As you research solutions that include risk adjustment, have a few questions handy to help you determine if the system will adequately risk adjust your data.
You and I both know that a typical 70 year old female who has chronic knee pain is not going to have the same amount of change in function that an 18 year old male who just experienced recent knee sprain. The typical risk adjustment factors include gender, age and acuity. Although that's a fantastic start for any newly budding outcomes system, it really isn't adequate enough for you and your patients. Do you know why? Two 70 year old females who are experiencing knee pain that has been ongoing for more than 6 months need additional factors to help create an apples to apples comparison.
Risk adjustment has occurred in the health care world historically in the payer world. Payers focus on cost. Payers learned that only using subscriber demographic data captured 3-5% of variation of cost. (Not very much, right? This means the payer really couldn't predict their costs very well.) From the reading I've done, health-based risk adjustment systems (subscriber characteristics and claims data) can explain 14-20% of variation of cost when predicting expenditures.

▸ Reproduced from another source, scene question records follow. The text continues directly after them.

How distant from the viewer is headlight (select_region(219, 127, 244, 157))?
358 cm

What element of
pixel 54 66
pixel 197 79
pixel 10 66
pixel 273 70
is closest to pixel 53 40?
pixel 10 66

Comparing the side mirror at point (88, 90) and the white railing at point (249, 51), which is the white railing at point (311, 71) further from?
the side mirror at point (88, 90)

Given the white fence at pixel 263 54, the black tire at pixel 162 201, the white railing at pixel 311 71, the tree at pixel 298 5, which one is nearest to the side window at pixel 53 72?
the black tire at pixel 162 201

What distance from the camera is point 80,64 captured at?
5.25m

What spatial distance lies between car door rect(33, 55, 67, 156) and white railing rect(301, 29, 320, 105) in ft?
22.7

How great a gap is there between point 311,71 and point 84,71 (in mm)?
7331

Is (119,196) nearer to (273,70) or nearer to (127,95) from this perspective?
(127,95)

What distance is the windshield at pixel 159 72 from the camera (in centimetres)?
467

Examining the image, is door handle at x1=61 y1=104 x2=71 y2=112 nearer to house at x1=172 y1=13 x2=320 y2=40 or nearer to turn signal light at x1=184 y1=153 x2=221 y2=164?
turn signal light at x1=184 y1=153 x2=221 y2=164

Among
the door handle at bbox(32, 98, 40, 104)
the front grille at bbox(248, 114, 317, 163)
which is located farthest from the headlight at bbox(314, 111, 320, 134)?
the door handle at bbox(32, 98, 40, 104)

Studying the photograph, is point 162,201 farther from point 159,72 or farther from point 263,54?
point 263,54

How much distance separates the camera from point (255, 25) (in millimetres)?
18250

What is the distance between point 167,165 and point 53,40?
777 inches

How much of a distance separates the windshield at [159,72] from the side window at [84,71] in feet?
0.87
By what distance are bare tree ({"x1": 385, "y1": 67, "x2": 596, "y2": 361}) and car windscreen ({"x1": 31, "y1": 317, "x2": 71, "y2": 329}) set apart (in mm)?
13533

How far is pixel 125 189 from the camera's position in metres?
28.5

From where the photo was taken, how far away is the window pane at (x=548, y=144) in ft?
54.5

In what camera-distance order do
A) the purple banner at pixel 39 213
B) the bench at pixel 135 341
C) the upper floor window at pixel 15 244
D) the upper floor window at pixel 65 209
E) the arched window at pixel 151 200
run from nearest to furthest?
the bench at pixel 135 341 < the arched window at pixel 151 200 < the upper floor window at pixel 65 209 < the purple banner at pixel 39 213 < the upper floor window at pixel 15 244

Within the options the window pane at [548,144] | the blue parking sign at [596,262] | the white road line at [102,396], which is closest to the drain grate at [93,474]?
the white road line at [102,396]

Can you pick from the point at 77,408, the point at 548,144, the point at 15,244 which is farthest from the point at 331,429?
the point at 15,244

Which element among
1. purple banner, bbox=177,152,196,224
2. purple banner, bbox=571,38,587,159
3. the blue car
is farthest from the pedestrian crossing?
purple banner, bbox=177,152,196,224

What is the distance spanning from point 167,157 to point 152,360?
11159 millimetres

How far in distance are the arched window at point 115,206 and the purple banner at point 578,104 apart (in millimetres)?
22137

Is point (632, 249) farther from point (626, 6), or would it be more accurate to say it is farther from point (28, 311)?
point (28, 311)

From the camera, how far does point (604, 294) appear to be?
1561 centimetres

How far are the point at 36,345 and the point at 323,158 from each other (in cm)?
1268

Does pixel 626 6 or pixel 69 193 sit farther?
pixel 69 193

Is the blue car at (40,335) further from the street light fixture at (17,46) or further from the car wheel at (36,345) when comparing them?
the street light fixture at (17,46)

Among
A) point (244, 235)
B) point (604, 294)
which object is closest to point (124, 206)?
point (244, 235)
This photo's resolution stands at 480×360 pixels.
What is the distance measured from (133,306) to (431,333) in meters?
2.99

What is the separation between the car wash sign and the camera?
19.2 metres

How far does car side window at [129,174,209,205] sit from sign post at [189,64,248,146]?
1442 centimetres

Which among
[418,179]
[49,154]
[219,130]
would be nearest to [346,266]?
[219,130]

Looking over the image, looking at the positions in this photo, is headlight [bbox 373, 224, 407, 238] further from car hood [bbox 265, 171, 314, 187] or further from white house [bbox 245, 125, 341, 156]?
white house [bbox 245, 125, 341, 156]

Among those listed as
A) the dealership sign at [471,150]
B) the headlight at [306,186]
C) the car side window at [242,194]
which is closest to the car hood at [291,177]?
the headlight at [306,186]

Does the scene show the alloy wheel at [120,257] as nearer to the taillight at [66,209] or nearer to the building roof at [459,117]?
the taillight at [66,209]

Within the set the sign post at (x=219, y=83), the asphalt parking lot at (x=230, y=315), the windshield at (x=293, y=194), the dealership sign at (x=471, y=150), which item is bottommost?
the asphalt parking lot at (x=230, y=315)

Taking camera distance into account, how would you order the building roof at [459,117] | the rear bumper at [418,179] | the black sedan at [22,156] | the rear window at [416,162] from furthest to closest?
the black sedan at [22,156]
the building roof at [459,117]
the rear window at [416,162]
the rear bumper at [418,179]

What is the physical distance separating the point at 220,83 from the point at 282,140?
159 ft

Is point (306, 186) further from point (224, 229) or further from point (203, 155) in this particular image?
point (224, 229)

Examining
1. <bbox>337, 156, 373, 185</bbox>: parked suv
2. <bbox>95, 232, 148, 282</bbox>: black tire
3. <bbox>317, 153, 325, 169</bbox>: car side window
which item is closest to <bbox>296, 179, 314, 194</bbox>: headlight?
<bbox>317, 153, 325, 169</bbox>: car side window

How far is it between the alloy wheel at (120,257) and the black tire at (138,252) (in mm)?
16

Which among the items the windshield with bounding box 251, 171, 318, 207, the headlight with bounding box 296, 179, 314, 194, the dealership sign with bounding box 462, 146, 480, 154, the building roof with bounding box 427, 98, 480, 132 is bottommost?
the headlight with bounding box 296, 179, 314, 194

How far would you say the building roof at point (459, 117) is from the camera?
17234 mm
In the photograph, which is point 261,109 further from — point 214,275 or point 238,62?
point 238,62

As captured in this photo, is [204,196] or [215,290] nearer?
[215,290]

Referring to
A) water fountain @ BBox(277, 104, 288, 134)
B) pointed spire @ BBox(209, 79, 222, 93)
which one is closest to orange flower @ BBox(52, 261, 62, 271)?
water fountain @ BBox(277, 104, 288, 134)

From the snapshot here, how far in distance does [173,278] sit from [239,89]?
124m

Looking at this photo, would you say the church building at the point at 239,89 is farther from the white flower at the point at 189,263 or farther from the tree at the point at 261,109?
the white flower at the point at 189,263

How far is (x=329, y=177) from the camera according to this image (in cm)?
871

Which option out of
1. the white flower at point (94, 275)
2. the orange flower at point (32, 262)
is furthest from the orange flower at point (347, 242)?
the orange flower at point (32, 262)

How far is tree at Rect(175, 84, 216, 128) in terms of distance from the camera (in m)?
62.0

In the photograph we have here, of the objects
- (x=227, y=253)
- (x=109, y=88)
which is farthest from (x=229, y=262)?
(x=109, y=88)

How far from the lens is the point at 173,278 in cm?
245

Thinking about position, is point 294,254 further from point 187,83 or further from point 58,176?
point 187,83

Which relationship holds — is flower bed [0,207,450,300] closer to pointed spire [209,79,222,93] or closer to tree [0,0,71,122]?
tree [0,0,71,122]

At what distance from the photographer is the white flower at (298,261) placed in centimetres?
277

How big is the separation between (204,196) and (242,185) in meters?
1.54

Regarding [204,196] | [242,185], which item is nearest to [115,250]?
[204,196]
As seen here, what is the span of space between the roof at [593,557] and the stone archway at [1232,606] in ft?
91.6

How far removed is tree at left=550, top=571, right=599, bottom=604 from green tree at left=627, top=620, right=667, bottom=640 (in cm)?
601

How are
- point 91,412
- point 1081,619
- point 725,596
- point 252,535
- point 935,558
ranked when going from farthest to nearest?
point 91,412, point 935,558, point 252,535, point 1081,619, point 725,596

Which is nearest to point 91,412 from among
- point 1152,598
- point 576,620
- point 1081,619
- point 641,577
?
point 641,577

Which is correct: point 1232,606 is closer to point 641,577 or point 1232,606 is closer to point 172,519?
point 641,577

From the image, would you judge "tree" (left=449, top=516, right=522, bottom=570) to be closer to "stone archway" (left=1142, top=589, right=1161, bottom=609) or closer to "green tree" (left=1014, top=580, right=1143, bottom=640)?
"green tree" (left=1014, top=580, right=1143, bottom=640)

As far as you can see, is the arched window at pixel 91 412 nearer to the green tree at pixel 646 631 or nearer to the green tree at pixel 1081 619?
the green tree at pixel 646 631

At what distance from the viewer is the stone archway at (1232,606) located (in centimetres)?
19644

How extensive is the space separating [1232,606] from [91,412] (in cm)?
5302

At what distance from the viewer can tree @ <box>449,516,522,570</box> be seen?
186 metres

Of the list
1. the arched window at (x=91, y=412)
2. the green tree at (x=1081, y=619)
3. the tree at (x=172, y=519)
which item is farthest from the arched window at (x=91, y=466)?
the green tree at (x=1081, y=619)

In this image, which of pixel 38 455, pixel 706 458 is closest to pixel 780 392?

Risk adjusting isn't new and has been used to predict the cost of care.
In the rehabilitation world, you'll be looking for a system that has a robust risk adjustment process. Via the risk adjustment process, you want the system to account for as much variation as possible. The more robust, the higher the amount of explained variance. The reason you want a higher percentage of variance explained is because the comparison to benchmarked data is going to be more fair and accurate. And, in any upcoming payment model focused on paying for quality, you definitely want to receive the highest payment category for your services.
You know how you provide your patients with qualitative questions that should be asked with big decisions like surgery? Like... how long will it take for me to recover after surgery? Or what will my quality of life be like after surgery? I'm going to give you my two question recommendation to help you determine what outcomes system is the best for you:
What factors are risk adjusted?
How much variance is explained via the risk adjustment process?